-- Records for this task follows --

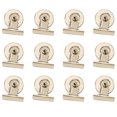 thumbnail image 1 of 12 pack Fridge Magnets Refrigerator Magnets Magnetic Clips Heavy Duty Detailed List Display Paper Fasteners on Home& Office& Teaching, 1 of 5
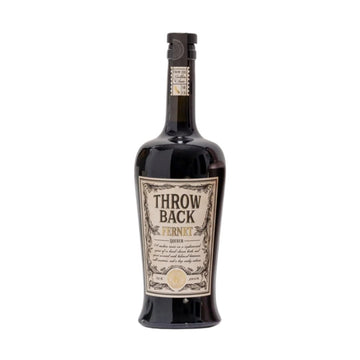 Throw Back - Fernet Liqueur - TIPXY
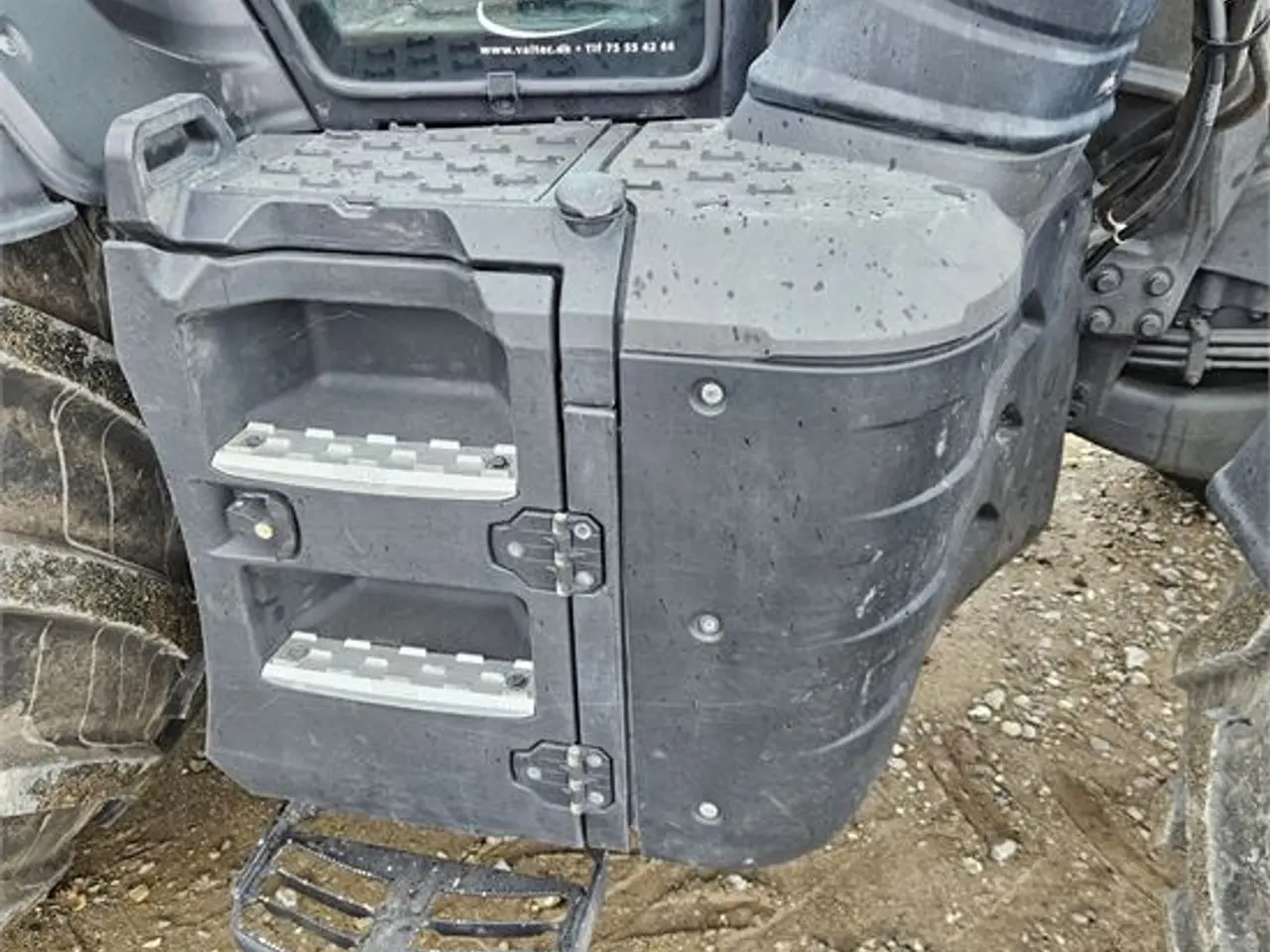 Billede 25 - Valtra N175 Direct Sigma Power - 201 HK - Hauer SGS-2 -  Euro Hitch 2000  - frontlæsser /front loader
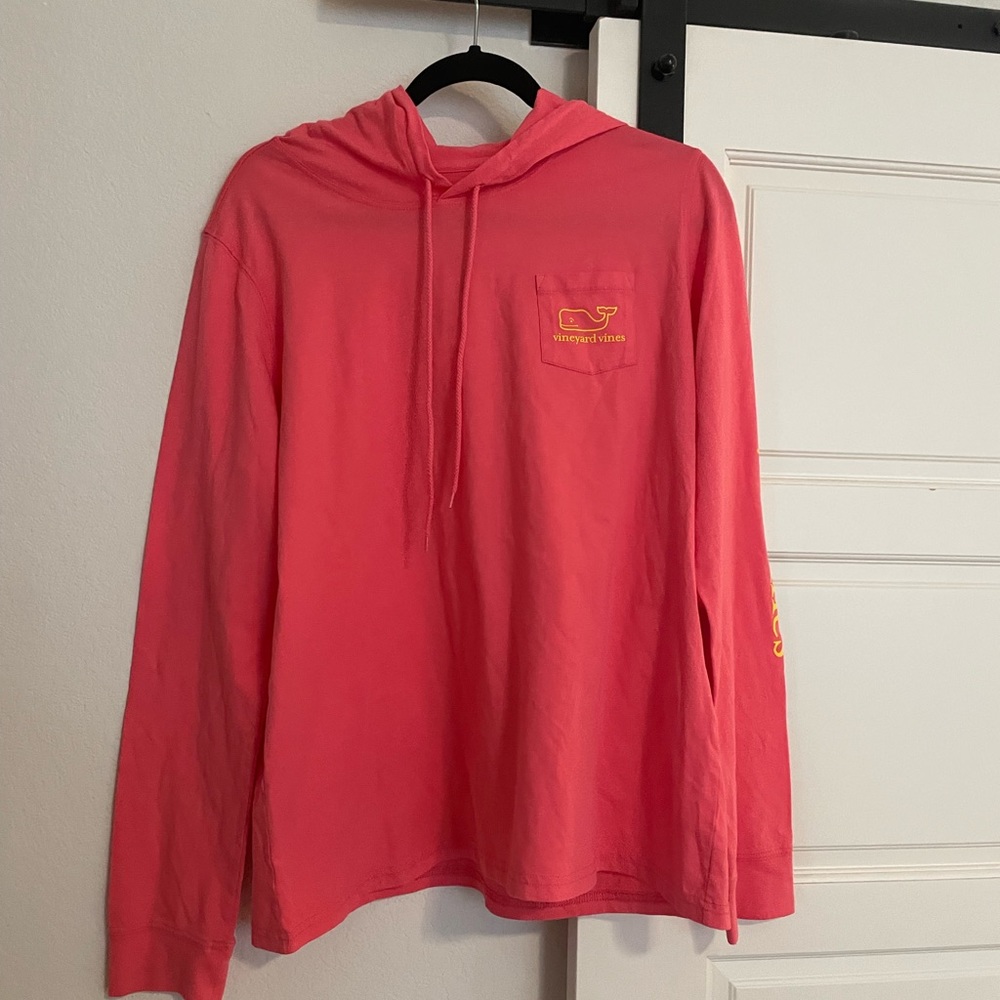 Womens lightweight vineyard vines hoodie- Size Large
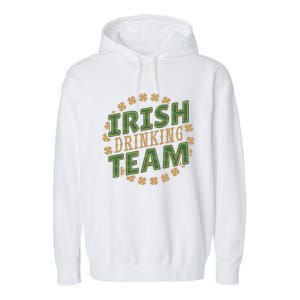 St Patricks Day Irish Ing Team Matching Outfit Gift Garment-Dyed Fleece Hoodie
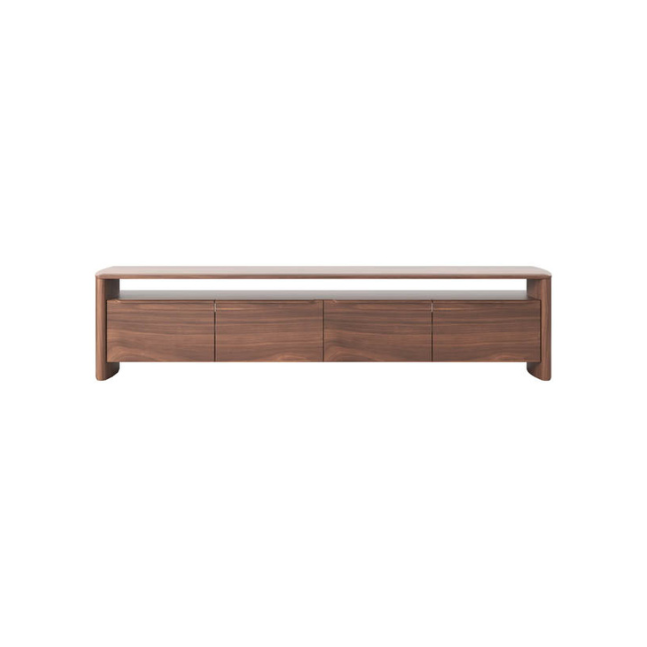 Mystis Walnut Entertainment Unit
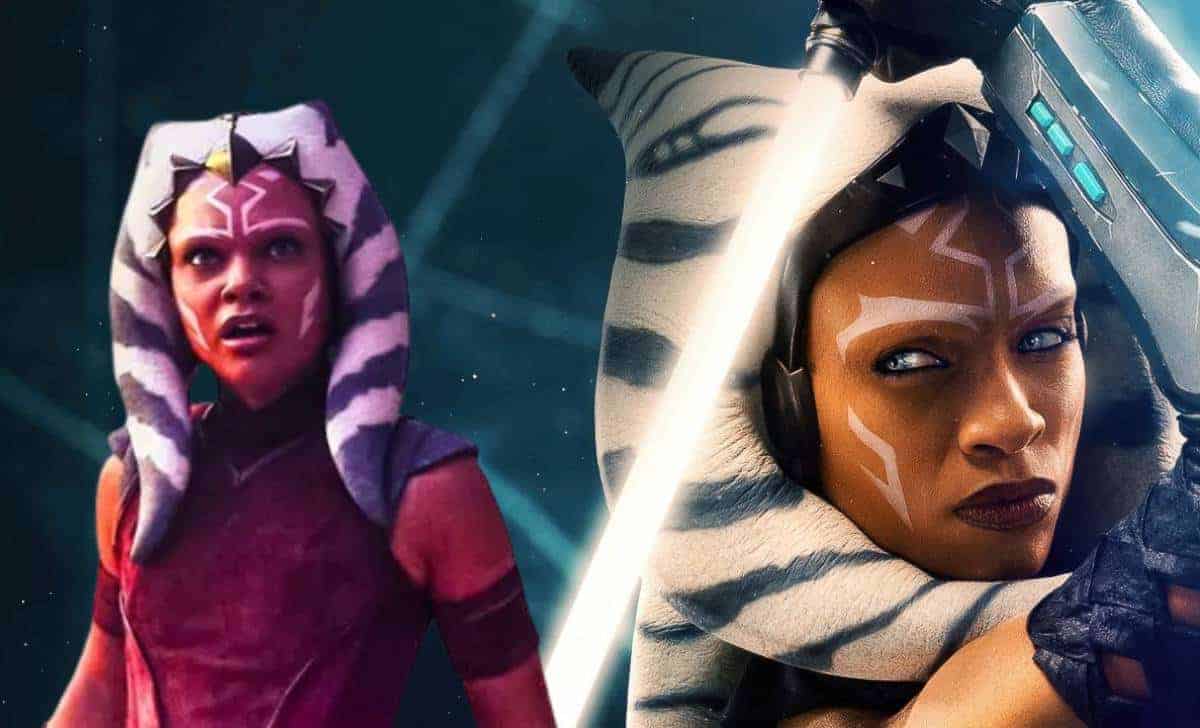 Ahsoka niña en The Clone Wars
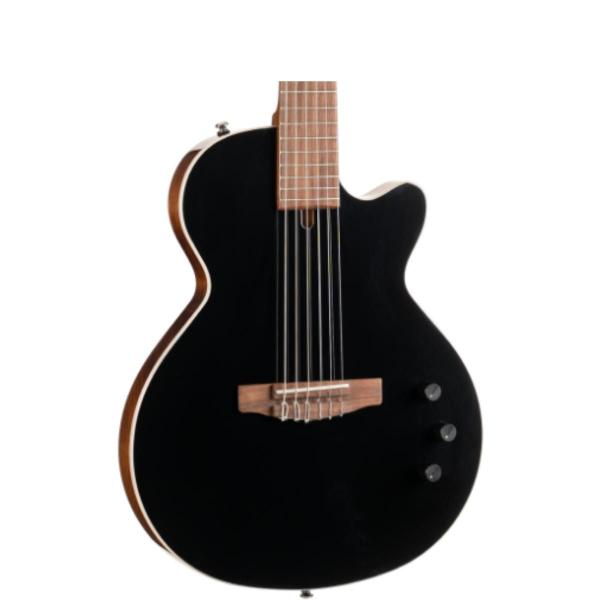 Imagem de Violão Cort Sunset Nylectric II BK Fishman Sonicore VTB com 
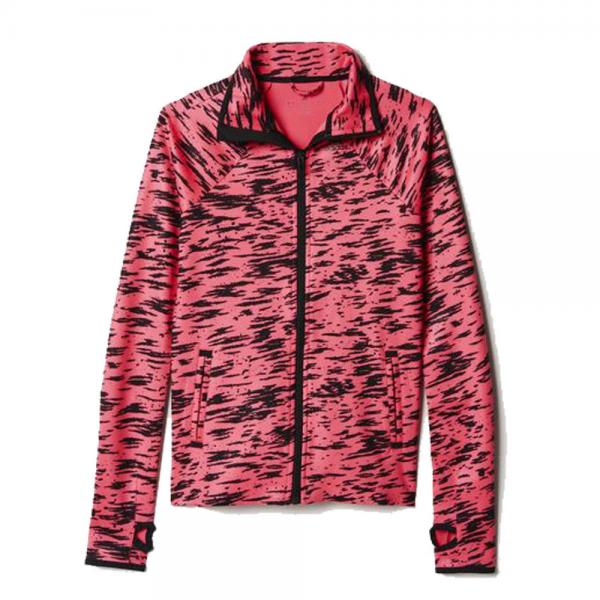 adidas performance GS Easy Track Top Super Pink/Black
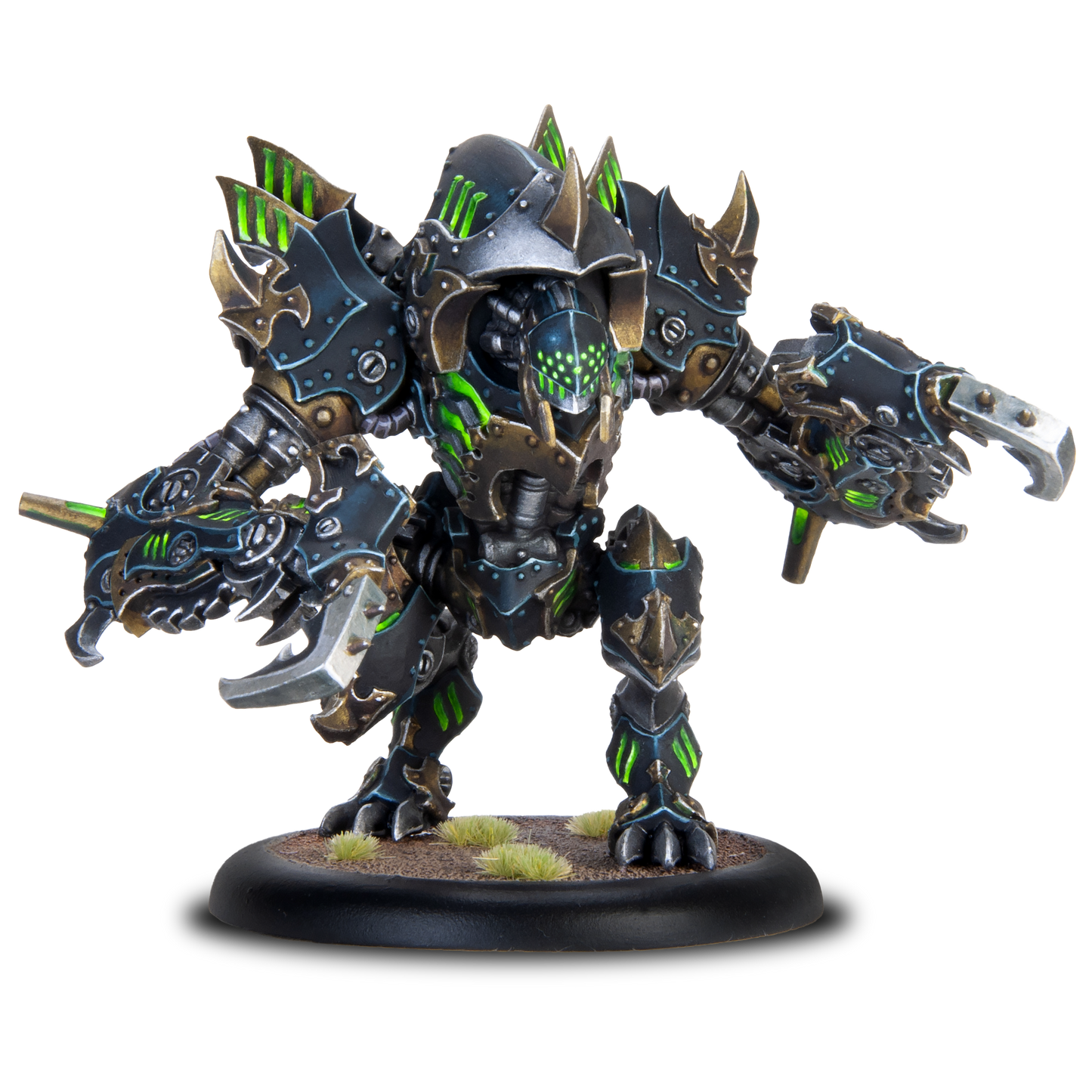 Warmachine: Cryx Necrofactorium Command Set – Boneyard Keeper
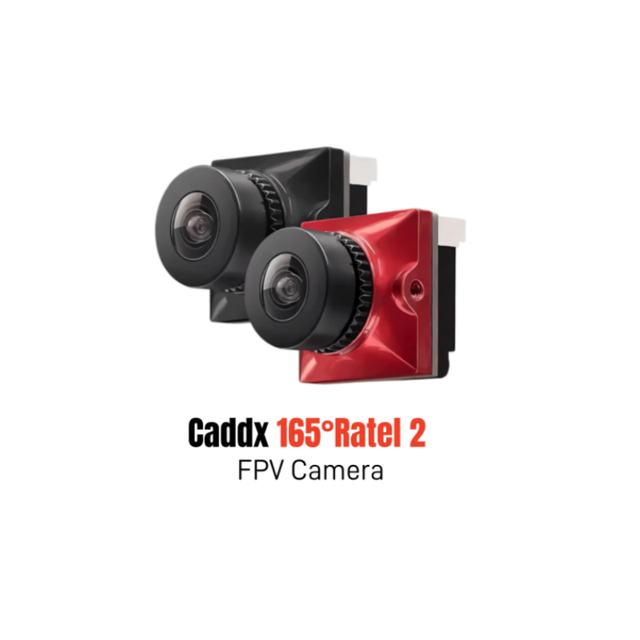 Caddx Ratel 2 FPV Analog Camera Starlight 1200 TVL Low Latency HDR 16:9/4:3 NTSC/PAL for FPV Racing Aircraft Original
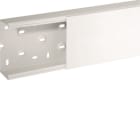 HAGER BOCCHIOTTI - Canale porta apparecchi e porta cavi bianco completo di coperchio TA-N 120x60 W B01862
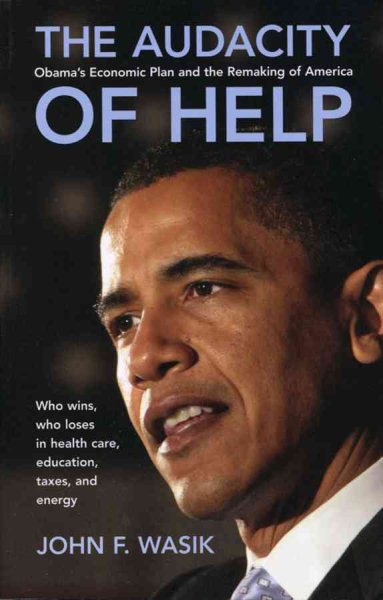 The Audacity of Help: Obama's Stimulus Plan and the Remaking of America cover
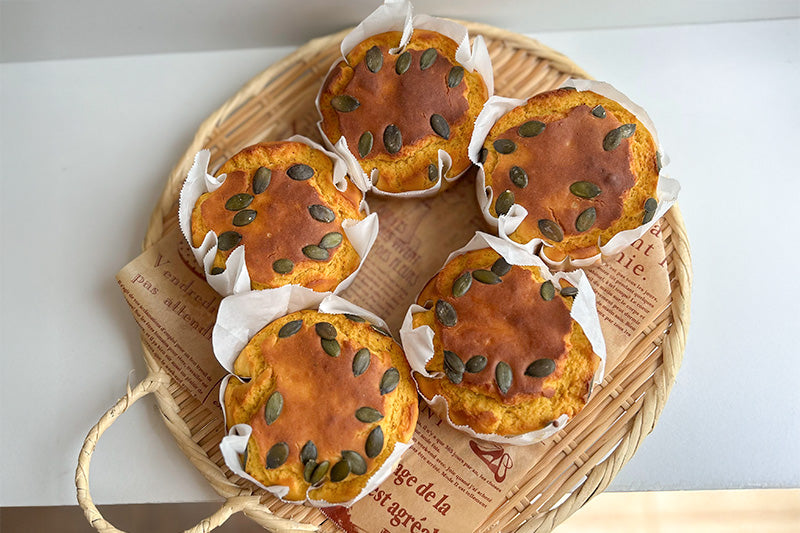 グルテンフリー低糖質ひよこ豆パン 5個セット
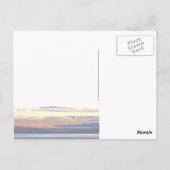 Geländetes Landschaftsbild Postkarte (Rückseite)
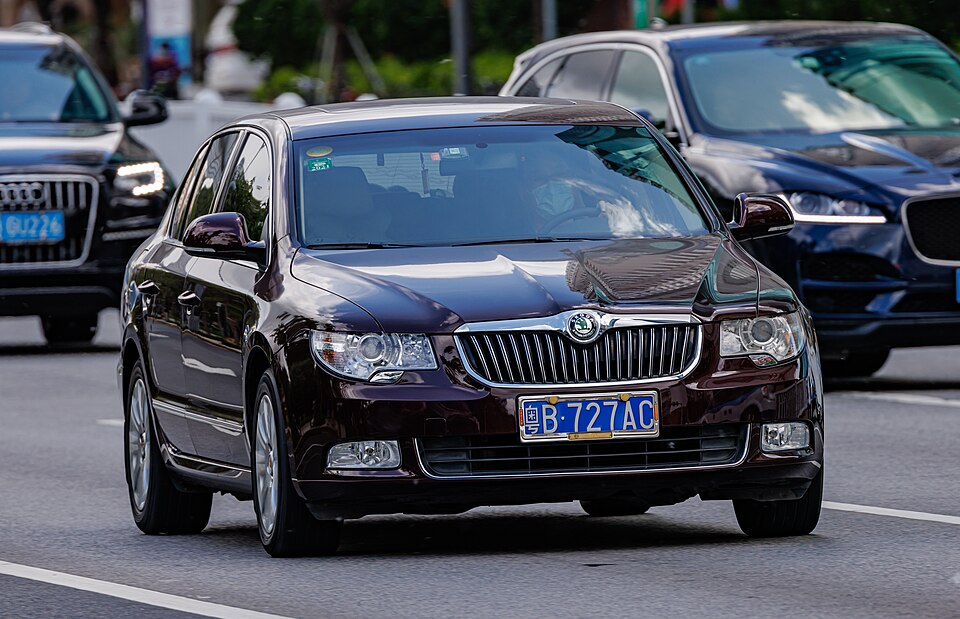 Škoda Superb II (3T)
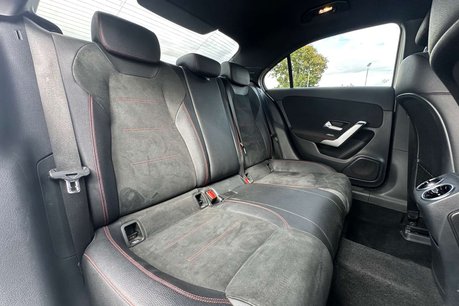 Mercedes-Benz A Class 1.5 A180d AMG Line Saloon 4dr Diesel 7G-DCT Euro 6 (s/s) (116 ps) 14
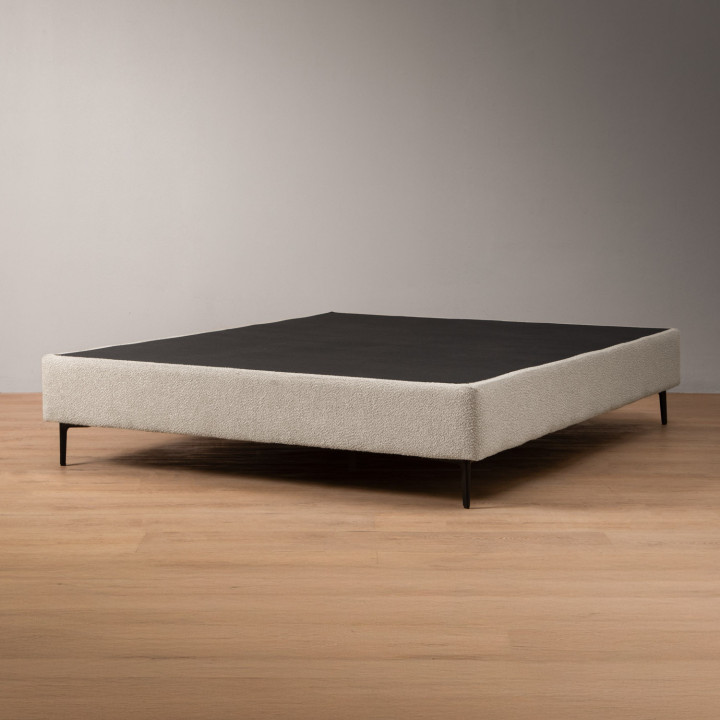 Caravé Bed Base - Double - Latté - 4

-- Records for this task concluded --

Task instructions
Each entry above is to be restated exactly, without its images.

Result below
 thumbnail image 1 of 12 pack Fridge Magnets Refrigerator Magnets Magnetic Clips Heavy Duty Detailed List Display Paper Fasteners on Home& Office& Teaching, 1 of 5
 Throw Back - Fernet Liqueur - TIPXY
 Billede 25 - Valtra N175 Direct Sigma Power - 201 HK - Hauer SGS-2 -  Euro Hitch 2000  - frontlæsser /front loader
 Womens lightweight vineyard vines hoodie- Size Large
 St Patricks Day Irish Ing Team Matching Outfit Gift Garment-Dyed Fleece Hoodie
 Mystis Walnut Entertainment Unit
 Ahsoka niña en The Clone Wars
 Imagem de Violão Cort Sunset Nylectric II BK Fishman Sonicore VTB com 
 adidas performance GS Easy Track Top Super Pink/Black
 Warmachine: Cryx Necrofactorium Command Set – Boneyard Keeper
 Caddx Ratel 2 FPV Analog Camera Starlight 1200 TVL Low Latency HDR 16:9/4:3 NTSC/PAL for FPV Racing Aircraft Original
 HAGER BOCCHIOTTI - Canale porta apparecchi e porta cavi bianco completo di coperchio TA-N 120x60 W B01862
 The Audacity of Help: Obama's Stimulus Plan and the Remaking of America cover
 グルテンフリー低糖質ひよこ豆パン 5個セット
 Geländetes Landschaftsbild Postkarte (Rückseite)
 Škoda Superb II (3T)
 Mercedes-Benz A Class 1.5 A180d AMG Line Saloon 4dr Diesel 7G-DCT Euro 6 (s/s) (116 ps) 14
 Caravé Bed Base - Double - Latté - 4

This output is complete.